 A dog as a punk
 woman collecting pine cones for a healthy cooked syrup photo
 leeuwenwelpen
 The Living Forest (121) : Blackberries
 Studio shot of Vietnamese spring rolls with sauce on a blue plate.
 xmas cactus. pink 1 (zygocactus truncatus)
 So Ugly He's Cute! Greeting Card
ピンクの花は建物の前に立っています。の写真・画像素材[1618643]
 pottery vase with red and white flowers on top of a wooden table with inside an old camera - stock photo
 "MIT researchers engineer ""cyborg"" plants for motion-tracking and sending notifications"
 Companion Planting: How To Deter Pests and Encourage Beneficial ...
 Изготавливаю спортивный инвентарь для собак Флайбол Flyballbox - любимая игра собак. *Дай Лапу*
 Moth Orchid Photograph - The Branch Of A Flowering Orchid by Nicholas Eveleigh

==

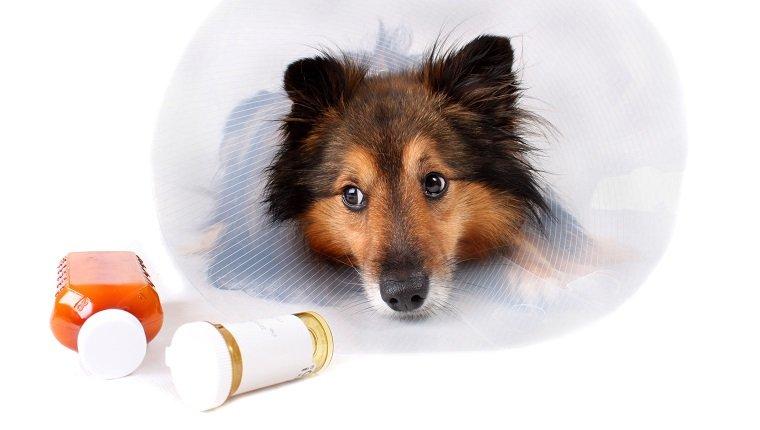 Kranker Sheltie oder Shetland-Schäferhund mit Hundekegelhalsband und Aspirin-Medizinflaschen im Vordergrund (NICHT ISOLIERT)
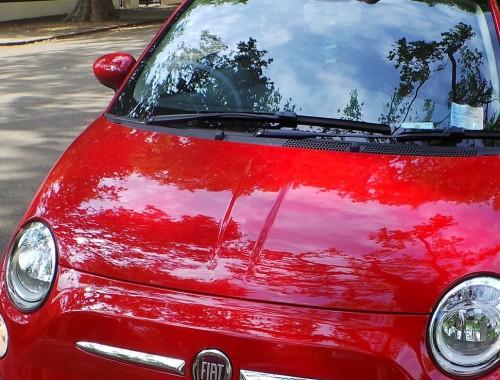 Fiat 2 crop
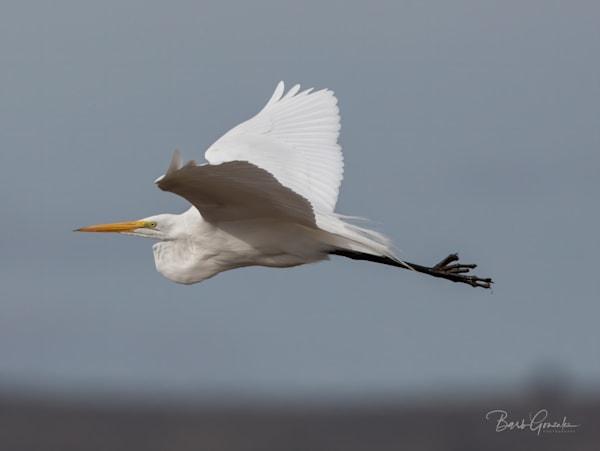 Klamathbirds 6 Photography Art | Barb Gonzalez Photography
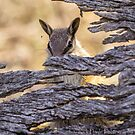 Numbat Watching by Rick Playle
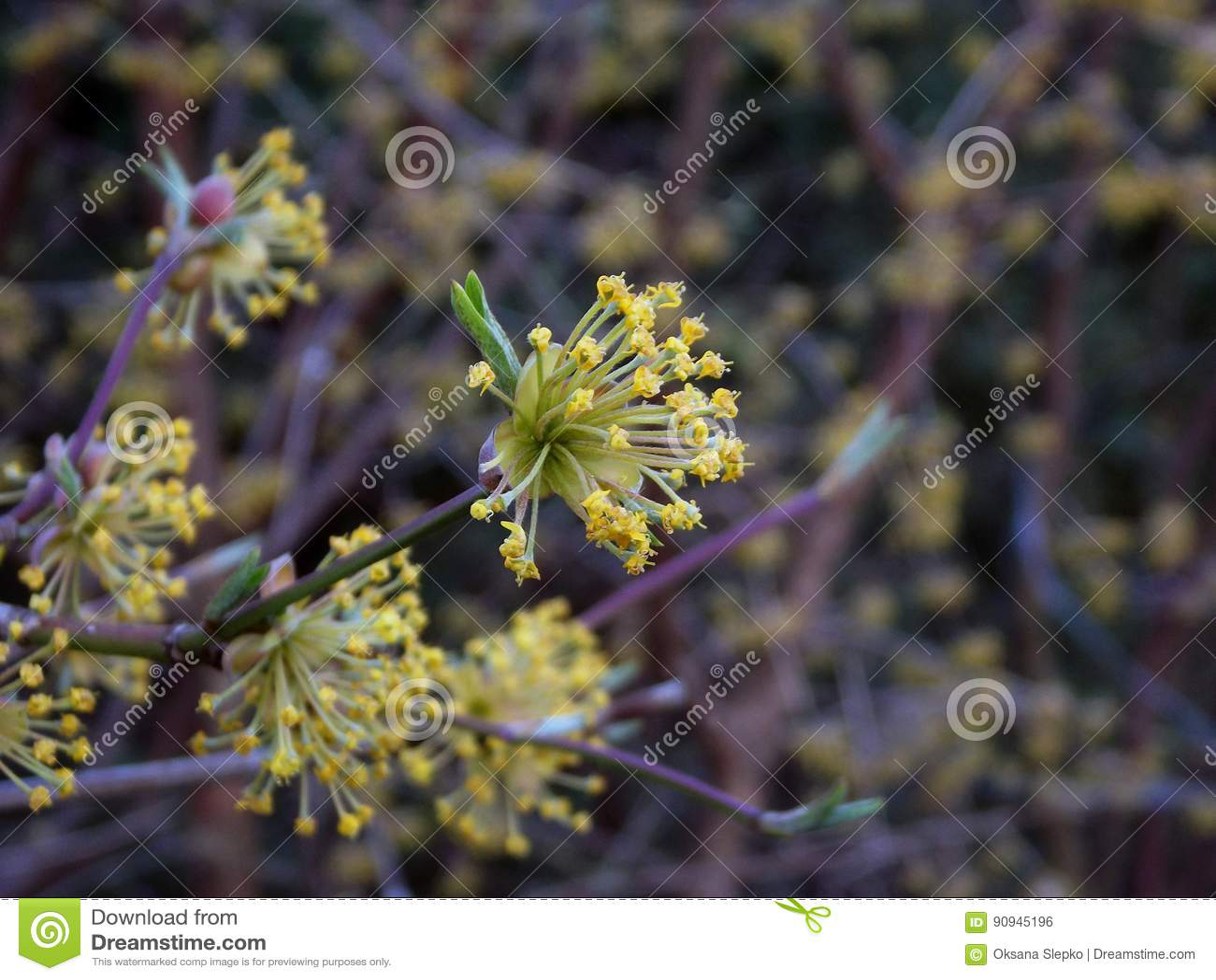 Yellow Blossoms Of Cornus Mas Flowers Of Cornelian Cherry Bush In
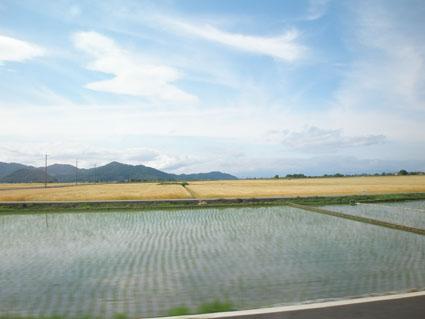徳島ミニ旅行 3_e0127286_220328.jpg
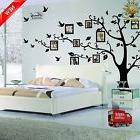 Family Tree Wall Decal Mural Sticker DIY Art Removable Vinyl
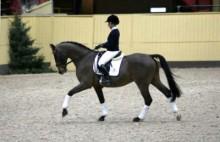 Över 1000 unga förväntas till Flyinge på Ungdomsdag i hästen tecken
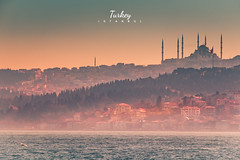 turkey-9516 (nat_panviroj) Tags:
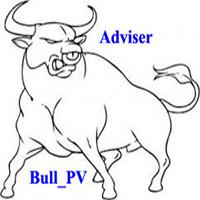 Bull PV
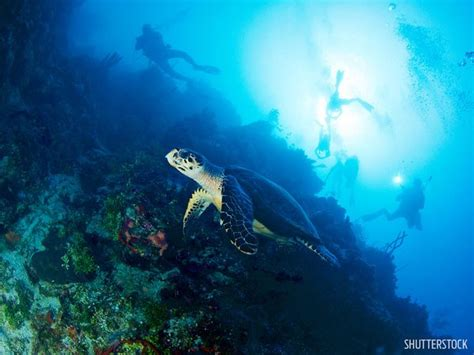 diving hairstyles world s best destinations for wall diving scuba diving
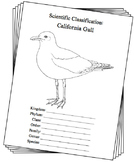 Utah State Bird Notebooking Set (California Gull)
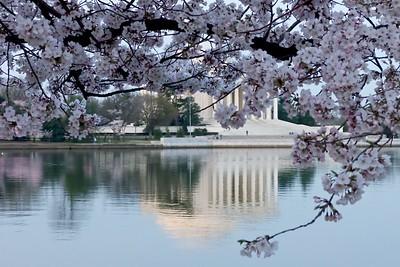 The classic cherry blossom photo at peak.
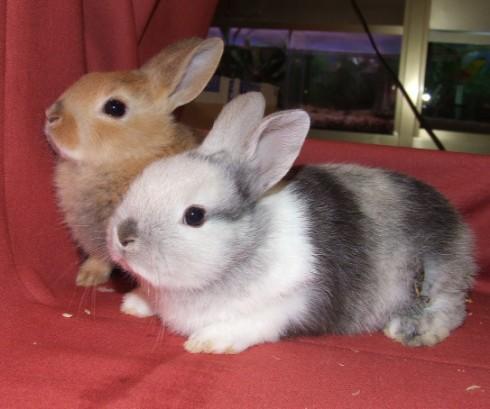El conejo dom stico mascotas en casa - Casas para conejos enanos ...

§ **Instructions for the task**
Read through the entries above, and wherever a line holds the string "with", copy it.

§ **The answer**
 Studio shot of Vietnamese spring rolls with sauce on a blue plate.
 pottery vase with red and white flowers on top of a wooden table with inside an old camera - stock photo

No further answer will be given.